Art Installation at 2026 Venice Biennale

Seaworld Venice is the presentation at the Austrian Pavilion for the 2026 Venice Biennale created by the choreographer and theater-maker Florentina Holzinger. It is considered one of the most popular national pavilions at the 2026 Biennale with people waiting up to two hours to enter during the opening days.

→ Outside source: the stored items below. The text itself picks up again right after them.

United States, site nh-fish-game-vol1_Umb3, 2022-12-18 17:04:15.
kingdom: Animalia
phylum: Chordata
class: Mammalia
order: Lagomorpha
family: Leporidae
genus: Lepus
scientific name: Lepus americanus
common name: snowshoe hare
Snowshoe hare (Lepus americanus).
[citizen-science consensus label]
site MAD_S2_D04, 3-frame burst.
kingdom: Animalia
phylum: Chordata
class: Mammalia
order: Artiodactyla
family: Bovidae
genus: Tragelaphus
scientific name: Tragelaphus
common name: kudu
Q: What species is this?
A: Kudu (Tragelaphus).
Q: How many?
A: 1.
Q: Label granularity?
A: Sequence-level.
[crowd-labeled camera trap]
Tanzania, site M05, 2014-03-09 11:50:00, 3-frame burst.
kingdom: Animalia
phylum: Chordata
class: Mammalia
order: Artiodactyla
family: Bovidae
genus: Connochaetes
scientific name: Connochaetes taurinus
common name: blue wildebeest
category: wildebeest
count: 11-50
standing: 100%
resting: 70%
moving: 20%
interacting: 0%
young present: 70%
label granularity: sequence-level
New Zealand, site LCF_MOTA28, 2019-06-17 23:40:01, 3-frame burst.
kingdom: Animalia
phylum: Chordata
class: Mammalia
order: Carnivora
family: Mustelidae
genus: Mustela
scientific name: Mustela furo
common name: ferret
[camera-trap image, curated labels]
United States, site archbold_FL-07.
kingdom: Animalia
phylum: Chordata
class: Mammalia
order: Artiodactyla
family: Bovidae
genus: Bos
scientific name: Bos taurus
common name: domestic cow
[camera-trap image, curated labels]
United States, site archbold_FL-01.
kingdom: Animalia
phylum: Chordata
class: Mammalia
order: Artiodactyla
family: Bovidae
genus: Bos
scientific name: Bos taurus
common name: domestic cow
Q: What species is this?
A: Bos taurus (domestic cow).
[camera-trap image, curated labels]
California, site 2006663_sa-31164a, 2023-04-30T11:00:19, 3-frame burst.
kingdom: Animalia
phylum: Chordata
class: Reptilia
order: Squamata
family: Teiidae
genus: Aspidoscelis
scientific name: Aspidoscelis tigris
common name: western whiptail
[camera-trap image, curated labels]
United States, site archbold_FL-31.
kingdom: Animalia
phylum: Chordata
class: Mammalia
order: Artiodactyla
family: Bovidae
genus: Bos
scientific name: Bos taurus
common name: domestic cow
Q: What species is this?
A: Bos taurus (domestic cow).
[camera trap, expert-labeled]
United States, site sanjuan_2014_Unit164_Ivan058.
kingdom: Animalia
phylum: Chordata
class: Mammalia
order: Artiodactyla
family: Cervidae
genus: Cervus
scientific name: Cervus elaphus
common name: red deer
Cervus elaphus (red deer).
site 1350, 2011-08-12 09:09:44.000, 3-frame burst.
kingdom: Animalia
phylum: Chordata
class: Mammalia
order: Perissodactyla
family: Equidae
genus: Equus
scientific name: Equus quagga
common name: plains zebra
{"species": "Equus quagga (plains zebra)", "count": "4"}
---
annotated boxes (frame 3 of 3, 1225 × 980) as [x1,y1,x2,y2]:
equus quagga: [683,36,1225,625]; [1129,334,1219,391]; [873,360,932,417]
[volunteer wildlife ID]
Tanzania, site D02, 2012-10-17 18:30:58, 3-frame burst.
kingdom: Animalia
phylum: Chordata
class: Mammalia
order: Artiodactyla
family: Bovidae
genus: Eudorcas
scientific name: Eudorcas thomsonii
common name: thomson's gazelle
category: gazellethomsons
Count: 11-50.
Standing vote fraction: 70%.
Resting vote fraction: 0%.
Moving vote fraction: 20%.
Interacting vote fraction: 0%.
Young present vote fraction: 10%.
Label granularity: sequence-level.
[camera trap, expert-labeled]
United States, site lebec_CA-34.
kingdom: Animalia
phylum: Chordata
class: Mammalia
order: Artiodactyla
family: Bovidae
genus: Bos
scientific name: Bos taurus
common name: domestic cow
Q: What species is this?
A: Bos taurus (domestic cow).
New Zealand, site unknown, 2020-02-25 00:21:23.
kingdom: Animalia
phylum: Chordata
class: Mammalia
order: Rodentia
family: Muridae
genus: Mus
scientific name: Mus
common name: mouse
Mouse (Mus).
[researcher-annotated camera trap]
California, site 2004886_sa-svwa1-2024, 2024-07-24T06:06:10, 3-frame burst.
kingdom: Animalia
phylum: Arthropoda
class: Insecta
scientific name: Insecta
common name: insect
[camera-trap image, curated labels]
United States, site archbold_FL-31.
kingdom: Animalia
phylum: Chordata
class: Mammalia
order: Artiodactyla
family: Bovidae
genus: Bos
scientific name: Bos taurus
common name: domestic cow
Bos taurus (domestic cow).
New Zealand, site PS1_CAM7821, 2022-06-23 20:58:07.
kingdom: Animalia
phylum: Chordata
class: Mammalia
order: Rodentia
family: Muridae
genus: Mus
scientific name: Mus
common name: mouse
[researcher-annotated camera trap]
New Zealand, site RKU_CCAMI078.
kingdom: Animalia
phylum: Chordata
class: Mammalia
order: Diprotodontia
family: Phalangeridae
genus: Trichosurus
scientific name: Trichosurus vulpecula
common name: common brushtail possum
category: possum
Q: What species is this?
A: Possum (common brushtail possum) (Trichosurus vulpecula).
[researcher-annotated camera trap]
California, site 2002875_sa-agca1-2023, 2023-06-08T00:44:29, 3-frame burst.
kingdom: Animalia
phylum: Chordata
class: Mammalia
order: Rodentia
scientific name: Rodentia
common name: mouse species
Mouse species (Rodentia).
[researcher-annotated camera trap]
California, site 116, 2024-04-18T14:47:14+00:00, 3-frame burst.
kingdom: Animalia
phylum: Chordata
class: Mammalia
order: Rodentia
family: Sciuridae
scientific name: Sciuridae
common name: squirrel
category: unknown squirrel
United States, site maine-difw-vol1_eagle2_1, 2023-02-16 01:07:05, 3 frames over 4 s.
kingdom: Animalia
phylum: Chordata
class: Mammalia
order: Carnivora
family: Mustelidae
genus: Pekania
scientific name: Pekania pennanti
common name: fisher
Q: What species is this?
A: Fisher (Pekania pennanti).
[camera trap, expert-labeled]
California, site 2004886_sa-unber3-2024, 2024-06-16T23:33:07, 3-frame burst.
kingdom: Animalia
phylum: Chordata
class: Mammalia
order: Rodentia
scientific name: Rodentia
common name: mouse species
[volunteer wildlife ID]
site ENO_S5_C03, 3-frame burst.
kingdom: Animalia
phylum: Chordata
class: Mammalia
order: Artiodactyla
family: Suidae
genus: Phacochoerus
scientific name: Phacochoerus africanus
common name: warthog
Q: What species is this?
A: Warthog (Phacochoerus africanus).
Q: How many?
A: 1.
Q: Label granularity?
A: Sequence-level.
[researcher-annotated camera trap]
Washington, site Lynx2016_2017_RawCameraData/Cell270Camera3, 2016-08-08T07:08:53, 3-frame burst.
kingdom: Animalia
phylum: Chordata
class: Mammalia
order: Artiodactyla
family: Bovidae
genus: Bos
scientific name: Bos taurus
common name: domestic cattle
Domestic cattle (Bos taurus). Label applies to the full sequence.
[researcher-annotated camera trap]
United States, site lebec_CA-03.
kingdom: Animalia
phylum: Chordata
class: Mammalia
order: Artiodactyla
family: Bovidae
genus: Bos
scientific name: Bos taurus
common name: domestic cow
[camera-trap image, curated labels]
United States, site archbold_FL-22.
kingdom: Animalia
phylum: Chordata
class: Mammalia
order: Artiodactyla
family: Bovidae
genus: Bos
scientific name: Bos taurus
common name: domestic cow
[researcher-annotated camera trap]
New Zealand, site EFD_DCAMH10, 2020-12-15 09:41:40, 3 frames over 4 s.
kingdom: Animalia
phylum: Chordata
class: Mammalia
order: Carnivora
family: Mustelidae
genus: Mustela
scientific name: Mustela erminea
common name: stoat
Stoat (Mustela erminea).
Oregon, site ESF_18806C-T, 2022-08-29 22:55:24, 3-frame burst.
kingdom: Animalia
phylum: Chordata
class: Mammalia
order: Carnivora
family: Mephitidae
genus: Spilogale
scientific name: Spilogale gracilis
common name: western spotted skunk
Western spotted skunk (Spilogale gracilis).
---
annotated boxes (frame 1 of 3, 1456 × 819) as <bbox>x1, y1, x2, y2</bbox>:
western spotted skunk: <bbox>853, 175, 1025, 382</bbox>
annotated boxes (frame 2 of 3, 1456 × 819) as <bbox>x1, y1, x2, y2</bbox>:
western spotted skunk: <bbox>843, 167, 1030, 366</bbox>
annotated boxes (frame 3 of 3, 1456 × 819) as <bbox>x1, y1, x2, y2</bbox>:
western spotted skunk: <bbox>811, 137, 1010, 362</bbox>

It was closed on Friday, March 8, 2026 with a sign that said some of their workers decided to participate in an artists’ strike to show solidarity with Palestinians.

== Installation ==
The Guardian described Seaworld Venice as “part temple, part gallery, part theme park, part sewage processing plant.” It is combination of performance‑based works, where the theater company performs 8 hours a day, Among the elements are a nude woman slamming her body inside a bell, a nude woman riding a jet ski in the flooded pavilion, and a performer maneuvering in a water tank sustained by visitors’ urine. It explores issues such as climate change, rising water levels, and systemic failures of various sorts — economic, ecological, and religious.

== Reception ==
Pablo Larios of ArtForum called the installation the “feistiest, strangest, and most memorable performance installation I’ve seen in years.”

Eddy Frankel of The Art Newspaper described it as “a dizzying, immersive, confrontational and shocking rumination on climate change, technology and a flooded, dystopian future.”